## DOCUMENT SECTION
I'm working on a small simulation in matlab. For this purposes I want to create an animation of the simulated object (inverted pendulum). Unfortunatly the axes keep rescaling.
I tried everything. There are similar questions, but I just can't get it to work. The best i got is the code below. Where I get both axes at the same time, the scaled from -5 to 5 and those scaled by matlab.
%init visualisation
visualisation = figure();
axis([-5 5 -5 5]);
xlim([-5 5]);
ylim([-5 5]);
ax_hand = axes;
for i = 1:N
k1 = h * feval ( 'RHS', t0, x0, u );
k2 = h * feval ( 'RHS', t0 + (h/2), x0 + (k1/2), u);
k3 = h * feval ( 'RHS', t0 + h/2, x0 + k2/2, u);
k4 = h * feval ( 'RHS', t0 + h, x0 + k3, u);
x0 = x0 + ( k1 + 2*k2 + 2*k3 + k4 ) / 6;
t0 = t0 + h;
% model output
wi(1:neqn,i+1) = x0';
% model visualisation
%plotting cart
figure(visualisation);
plot(x0(3), 0, 'ro', 'LineWidth', 3);
%plotting pendulum
l = 2;
%plot(sin(x0(1))*l, cos(x0(1))*l, 'b*' , 'LineWidth', 2);
% regulator
end;
Here's one approach:
Do the first plot (possibly empty, doesn't matter). Get a handle to it, say h.

## ACTIONS TO TAKE
1/ In the MATLAB pendulum animation post, why does the poster want to create an animation? Answer in one to three sentences.
2/ In the MATLAB pendulum animation post, list every variable whose value is computed with a call to feval.
3/ Write the next part of the MATLAB pendulum animation post, starting after its last sentence.

## MATERIAL SUPPLIED
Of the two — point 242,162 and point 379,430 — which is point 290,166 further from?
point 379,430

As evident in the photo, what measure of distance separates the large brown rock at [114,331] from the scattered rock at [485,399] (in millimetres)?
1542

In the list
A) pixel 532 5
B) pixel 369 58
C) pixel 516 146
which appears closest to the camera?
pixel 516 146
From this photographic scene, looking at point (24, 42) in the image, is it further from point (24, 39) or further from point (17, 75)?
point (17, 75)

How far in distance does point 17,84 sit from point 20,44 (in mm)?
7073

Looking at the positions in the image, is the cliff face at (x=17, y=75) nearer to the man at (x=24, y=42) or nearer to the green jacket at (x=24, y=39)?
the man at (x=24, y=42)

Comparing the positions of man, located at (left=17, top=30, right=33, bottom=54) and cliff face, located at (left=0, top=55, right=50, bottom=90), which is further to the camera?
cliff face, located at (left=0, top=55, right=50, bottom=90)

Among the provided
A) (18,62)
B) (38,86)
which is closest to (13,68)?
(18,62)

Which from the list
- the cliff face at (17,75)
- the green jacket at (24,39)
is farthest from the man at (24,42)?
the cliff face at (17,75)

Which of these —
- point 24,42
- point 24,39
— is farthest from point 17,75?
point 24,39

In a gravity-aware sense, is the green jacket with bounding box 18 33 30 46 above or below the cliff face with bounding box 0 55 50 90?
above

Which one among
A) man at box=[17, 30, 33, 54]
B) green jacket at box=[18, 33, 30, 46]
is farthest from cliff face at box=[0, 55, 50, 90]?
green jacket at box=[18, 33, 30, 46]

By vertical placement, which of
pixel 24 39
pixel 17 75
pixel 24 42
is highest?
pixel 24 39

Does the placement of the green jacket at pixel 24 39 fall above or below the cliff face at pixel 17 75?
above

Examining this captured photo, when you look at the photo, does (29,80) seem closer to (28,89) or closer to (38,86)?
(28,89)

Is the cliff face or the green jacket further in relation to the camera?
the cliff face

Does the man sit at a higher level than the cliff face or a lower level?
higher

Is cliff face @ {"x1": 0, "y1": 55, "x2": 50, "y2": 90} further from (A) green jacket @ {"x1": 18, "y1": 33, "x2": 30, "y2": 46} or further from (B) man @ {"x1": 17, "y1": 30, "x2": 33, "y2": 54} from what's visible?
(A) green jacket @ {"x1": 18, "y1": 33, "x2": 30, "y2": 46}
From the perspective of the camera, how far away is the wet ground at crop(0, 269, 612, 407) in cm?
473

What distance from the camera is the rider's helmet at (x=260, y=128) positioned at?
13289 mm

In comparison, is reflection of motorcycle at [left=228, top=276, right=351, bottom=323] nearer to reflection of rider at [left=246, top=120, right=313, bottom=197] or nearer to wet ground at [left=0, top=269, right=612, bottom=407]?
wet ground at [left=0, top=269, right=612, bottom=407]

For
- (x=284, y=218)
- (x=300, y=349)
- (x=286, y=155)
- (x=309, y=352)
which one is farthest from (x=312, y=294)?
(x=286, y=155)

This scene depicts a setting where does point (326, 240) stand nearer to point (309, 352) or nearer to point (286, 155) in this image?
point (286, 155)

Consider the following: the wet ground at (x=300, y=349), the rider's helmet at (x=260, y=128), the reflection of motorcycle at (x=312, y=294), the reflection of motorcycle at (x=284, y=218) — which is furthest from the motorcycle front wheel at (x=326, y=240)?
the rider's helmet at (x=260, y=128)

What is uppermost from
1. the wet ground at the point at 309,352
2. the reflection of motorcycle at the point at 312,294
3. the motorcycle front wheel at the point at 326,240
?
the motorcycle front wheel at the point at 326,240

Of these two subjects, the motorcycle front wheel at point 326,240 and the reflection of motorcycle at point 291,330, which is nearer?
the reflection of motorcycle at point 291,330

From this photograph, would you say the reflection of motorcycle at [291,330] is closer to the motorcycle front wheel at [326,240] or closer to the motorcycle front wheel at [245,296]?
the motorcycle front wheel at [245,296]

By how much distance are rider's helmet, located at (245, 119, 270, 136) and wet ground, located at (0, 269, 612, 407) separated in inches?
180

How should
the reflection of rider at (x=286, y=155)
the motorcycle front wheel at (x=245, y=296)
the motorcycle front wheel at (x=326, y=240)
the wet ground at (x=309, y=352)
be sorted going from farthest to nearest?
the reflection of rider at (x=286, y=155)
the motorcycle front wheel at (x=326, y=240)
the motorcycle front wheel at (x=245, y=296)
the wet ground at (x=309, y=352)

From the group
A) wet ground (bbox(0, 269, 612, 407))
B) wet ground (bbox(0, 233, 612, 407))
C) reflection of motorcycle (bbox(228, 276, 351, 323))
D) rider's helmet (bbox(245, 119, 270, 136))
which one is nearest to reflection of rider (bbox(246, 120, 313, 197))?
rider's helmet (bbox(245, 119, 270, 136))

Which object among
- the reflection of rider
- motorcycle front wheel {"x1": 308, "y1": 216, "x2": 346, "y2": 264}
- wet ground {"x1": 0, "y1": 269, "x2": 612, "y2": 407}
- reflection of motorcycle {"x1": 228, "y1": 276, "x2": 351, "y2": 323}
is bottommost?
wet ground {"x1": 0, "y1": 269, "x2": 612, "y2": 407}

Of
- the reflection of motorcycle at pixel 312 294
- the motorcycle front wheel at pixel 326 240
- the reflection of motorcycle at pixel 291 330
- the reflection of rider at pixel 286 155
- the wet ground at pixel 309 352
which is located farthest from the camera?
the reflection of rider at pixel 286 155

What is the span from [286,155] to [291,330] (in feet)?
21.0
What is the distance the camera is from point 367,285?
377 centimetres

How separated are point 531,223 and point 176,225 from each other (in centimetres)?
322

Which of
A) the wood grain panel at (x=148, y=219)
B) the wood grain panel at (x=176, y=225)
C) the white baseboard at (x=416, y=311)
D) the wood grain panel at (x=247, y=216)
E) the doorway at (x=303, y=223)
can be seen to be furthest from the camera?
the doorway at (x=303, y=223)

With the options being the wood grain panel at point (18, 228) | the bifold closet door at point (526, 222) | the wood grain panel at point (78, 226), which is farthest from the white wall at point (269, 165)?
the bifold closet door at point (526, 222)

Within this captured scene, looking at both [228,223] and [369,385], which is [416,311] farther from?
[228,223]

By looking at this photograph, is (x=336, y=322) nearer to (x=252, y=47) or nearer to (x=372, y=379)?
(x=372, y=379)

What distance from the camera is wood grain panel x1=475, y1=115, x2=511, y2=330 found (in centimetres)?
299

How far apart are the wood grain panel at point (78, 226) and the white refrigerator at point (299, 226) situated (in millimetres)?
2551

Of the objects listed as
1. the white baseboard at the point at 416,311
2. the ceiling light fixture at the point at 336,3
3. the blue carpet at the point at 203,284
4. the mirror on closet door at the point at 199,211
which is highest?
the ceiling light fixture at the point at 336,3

## TASK RESULTS
1/ The poster is working on a small MATLAB simulation of an inverted pendulum. For that purpose, they want to animate the simulated object.

2/ k1, k2, k3, k4

3/
Set axis limits and include the statement axis manual fo freeze them.
Update plot (in a loop) via the 'XData' and 'YData' poperties of h.
Example:
h = plot(NaN, NaN, 'o'); %// empty plot
axis([0 10 0 5])
axis manual %// this line freezes the axes
for n = 1:10
x = 1:n;
y = sqrt(x);
set(h, 'XData', x, 'YData', y)
pause(.2)
end
Example with two plots:
h1 = plot(NaN, NaN, 'bo'); %// empty plot
hold on
h2 = plot(NaN, NaN, 'r*'); %// empty plot
axis([0 10 0 5])
axis manual %// this line freezes the axes
for n = 1:10
x1 = 1:n;
y1 = sqrt(x1);
set(h1, 'XData', x1, 'YData', y1)
x2 = 4.5;
y2 = n/2-.5;
set(h2, 'XData', x2, 'YData', y2)
pause(.2)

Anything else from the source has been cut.